- _Extracted text_

Exciting things are happening and they tend to keep me awake.

So, when my head hit the pillow at 10:30, I expected to be sawing logs in seconds.  But, again, I found myself unable to sleep right away.

But tonight was different.

I wasn’t thinking about exciting things.  I wasn’t thinking about anything at all.  For some reason, I just couldn’t sleep.  I could hear our youngest, Scooters, peep every once-in-a-while, but that didn’t really keep me up.

I decided to get dressed and do a couple of things in the office, in hopes that they would help me sleep.

While in there, Scooters’ cries got louder and more sustained.  I kept telling myself he’d go to sleep.

He didn’t.  He just cried longer and louder.  I told myself “he’s cutting teeth, he needs to learn to sleep through it.”

But after 30 minutes or so and a particularly heart-wrenching cry, I went in.

Boy, was I glad I did.

Somehow, his heater had gotten turned up to…90 degrees.  Let me type that again.  90 degrees.

It was 11:30 and his bedtime is 6:00.  His room had been 90 degrees for 5.5 hours.

I grabbed Scooters and his hair was sweaty and matted and his huge cheeks were as flushed as you can imagine.  He felt like he was on fire.

My first instinct was to get Heidi and figure out what to do.  But then, I realized she was tired, too.  And I don’t always have to consult somebody else before making a decision.  So, I let her sleep.

I opened the door, turned the heater down and turned the fan on.  Then, I took Scooters and we went outside and sat on the porch (it’s pretty chilly tonight, like 40s).  That helped quite a bit.  Then, he acted hungry, so I took him in and got him a bottle.  I also washed his head and face with a cold washcloth, which I then put at the back of his neck while he drank his bottle.

Finally, after all that, we went up to his room and checked the temperature.  85 degrees.  Unacceptable.

So, I opened the window and we sat there, in the dark, for 15 minutes or so, while the room began to cool down.  We talked and played and then I gave him some more Tylenol and put him back to sleep.  This time, the door was closed, the fan was on and the window was still open.  I’ll go back in there in a few minutes and check the temperature and close the window.

It was horrifying to see my little guy in that kind of condition.  But it felt good to make it better and still let my hard-working, exhausted wife sleep.  Plus, Scooters and I connected some more and had fun.

Typically, I would let Heidi take the lead in fixing those problems but it felt good to do what made sense.  Sure, I can think of a few things I could have done better, but I felt more like a parent tonight because I let my love for Scooters and my instincts take over.

I love parenting.

- _Data extract_
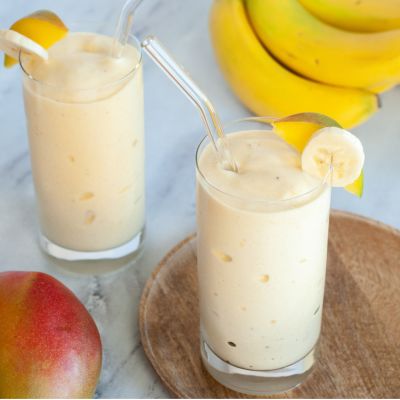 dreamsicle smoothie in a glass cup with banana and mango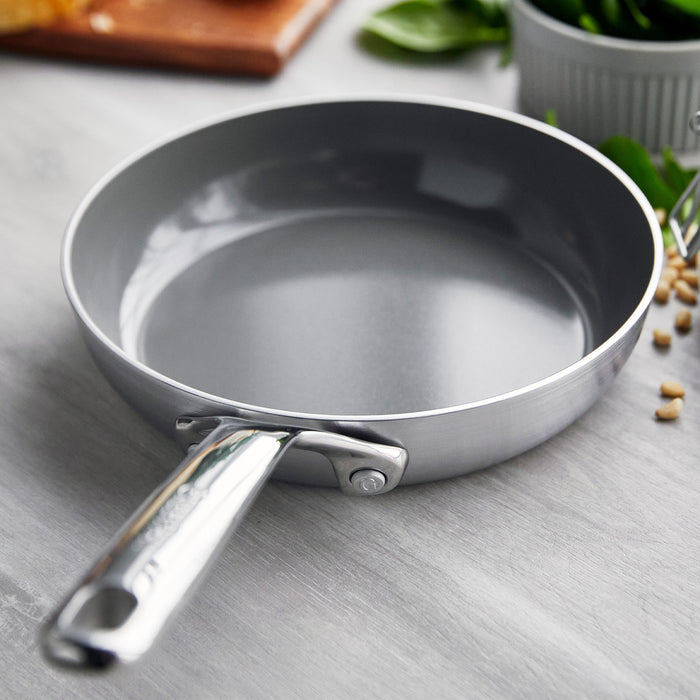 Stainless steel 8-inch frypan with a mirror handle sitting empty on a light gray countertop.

* * *

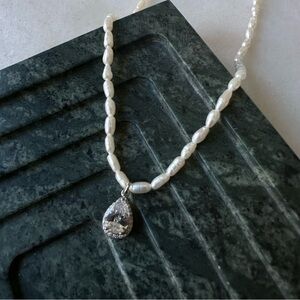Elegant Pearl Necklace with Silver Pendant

- _Assignment 1_
In the late-night parenting post, what temperature had Scooters' heater been turned up to?
- _Assignment 2_
State whether each of these statements agrees with the late-night parenting post, answering yes or no and quoting the words that decide it: (a) The narrator woke Heidi to decide what to do about Scooters. (b) The narrator took Scooters outside to sit on the porch. (c) When they went back up to his room, the temperature was 85 degrees.
- _Assignment 3_
Go on with the late-night parenting post from the point where it ends.
The items were drawn from a different source than the text.

- _Task response 1_
90 degrees.

- _Task response 2_
(a) No: "So, I let her sleep."
(b) Yes: "Then, I took Scooters and we went outside and sat on the porch"
(c) Yes: "85 degrees."

- _Task response 3_
Being a dad is tougher than I thought.  But not in the ways I thought it would be tough.  Don’t get me wrong, all the things I thought would be tough, are tough, including the early morning diaper changes, the spitting up and the horrible newborn poop that requires a pressure washer to clean.My family!

For me, though, there are harder things than sleep deprivation and “the icky stuff”.  It’s hard for me to know if I’m spending enough time with my family.  Heidi and I joke about boy #1 never letting me sleep in past 6:00am  with the phrase, “play with me, Daddy”.  It’s so cute, it’s nearly impossible to turn down (unless I’m actually sick).

He’s also fond of asking me, almost first thing in the morning after he wakes up, “Are you going to stay home?”  I can’t express how hard it is to hear that, right before I got to work or school or church.  I know I’m doing everything I can to spend time with him but I never know when it’s enough.

Then there’s the balancing act of trying to spend enough time with #2, who’s still 7 months and can’t tell me when he wants me to play with him while spending time with #1, who can tell me.  I already feel like I’m not able to focus as much on #2 as I was on #1 and I worry that I won’t be as close to #2, who I love every bit as much as #1.

My hope is these things balance out in the end.  School ends in June, so that’ll free up some time.  Plus, I’m going to make sure to spend one-on-one time with each kid, every month or so.  Throw in working together in the yard and the garden and making home improvements, as they grow up, and we’ll probably do okay.  I figure as long as I really do my best to spend as much time truly focused on my family, as possible, they’ll recognize that.

So far, this perpetual ambiguity around whether I’m meeting my family’s needs has been the hardest part of the job.  And I figure that fact alone means I’m very blessed.

Being a dad is tougher than I thought.

And I love every second.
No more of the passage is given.